EXERCISE BRIEF: Output every line below exactly, please, omitting pictures.

DATASET EXTRACT Block Start

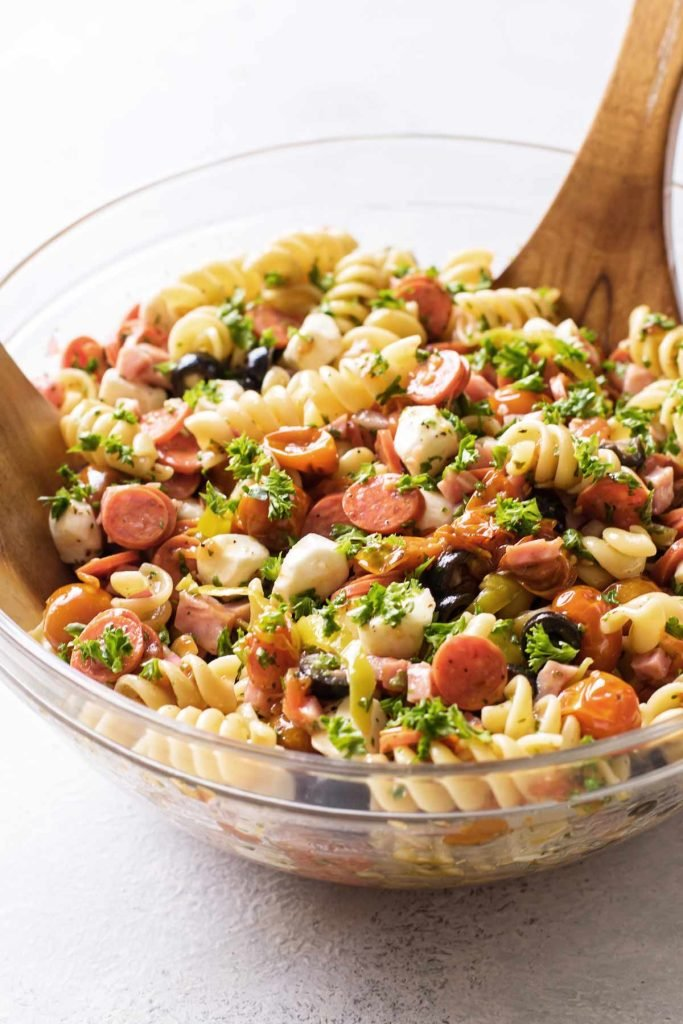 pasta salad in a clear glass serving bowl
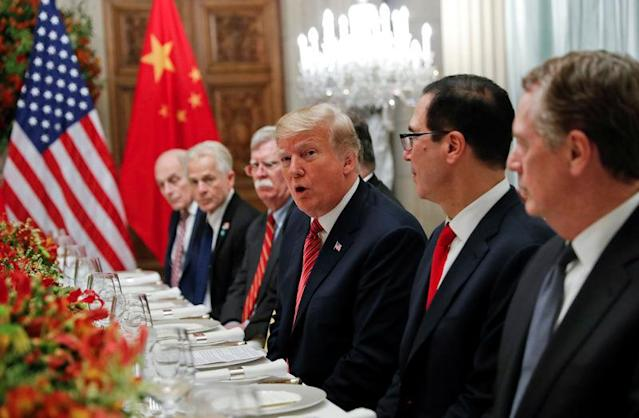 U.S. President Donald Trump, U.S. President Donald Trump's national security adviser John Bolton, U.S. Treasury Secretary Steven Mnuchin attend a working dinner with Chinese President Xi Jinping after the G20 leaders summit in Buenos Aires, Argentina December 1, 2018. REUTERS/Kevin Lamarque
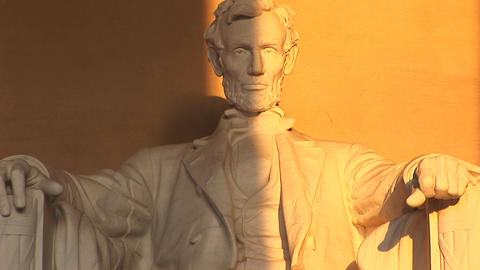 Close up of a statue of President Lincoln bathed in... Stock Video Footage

DATASET EXTRACT Block End

RESULT:
 pasta salad in a clear glass serving bowl
 U.S. President Donald Trump, U.S. President Donald Trump's national security adviser John Bolton, U.S. Treasury Secretary Steven Mnuchin attend a working dinner with Chinese President Xi Jinping after the G20 leaders summit in Buenos Aires, Argentina December 1, 2018. REUTERS/Kevin Lamarque
 Close up of a statue of President Lincoln bathed in... Stock Video Footage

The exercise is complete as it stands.